#### [Provided data]

___

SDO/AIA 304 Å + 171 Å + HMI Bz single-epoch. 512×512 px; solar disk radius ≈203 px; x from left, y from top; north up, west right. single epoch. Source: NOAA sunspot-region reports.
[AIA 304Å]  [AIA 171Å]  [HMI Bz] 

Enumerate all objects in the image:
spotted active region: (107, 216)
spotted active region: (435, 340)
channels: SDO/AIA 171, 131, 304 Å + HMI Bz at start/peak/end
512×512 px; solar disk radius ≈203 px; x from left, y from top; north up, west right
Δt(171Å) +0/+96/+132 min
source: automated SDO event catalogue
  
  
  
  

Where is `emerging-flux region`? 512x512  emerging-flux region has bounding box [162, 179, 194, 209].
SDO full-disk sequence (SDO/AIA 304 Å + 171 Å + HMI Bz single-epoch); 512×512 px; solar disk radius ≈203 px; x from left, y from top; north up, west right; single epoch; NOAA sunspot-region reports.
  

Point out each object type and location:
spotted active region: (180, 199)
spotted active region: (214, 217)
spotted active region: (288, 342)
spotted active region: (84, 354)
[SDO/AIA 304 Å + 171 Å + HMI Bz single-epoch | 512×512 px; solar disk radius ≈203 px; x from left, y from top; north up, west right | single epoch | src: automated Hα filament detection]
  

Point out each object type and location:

___

#### [Work to do]
Format every line of the entries above as a JSON list of strings, with one string per line and blank lines omitted.

#### [Exercise result]
[
  "SDO/AIA 304 Å + 171 Å + HMI Bz single-epoch. 512×512 px; solar disk radius ≈203 px; x from left, y from top; north up, west right. single epoch. Source: NOAA sunspot-region reports.",
  "[AIA 304Å]  [AIA 171Å]  [HMI Bz] ",
  "Enumerate all objects in the image:",
  "spotted active region: (107, 216)",
  "spotted active region: (435, 340)",
  "channels: SDO/AIA 171, 131, 304 Å + HMI Bz at start/peak/end",
  "512×512 px; solar disk radius ≈203 px; x from left, y from top; north up, west right",
  "Δt(171Å) +0/+96/+132 min",
  "source: automated SDO event catalogue",
  "Where is `emerging-flux region`? 512x512  emerging-flux region has bounding box [162, 179, 194, 209].",
  "SDO full-disk sequence (SDO/AIA 304 Å + 171 Å + HMI Bz single-epoch); 512×512 px; solar disk radius ≈203 px; x from left, y from top; north up, west right; single epoch; NOAA sunspot-region reports.",
  "Point out each object type and location:",
  "spotted active region: (180, 199)",
  "spotted active region: (214, 217)",
  "spotted active region: (288, 342)",
  "spotted active region: (84, 354)",
  "[SDO/AIA 304 Å + 171 Å + HMI Bz single-epoch | 512×512 px; solar disk radius ≈203 px; x from left, y from top; north up, west right | single epoch | src: automated Hα filament detection]",
  "Point out each object type and location:"
]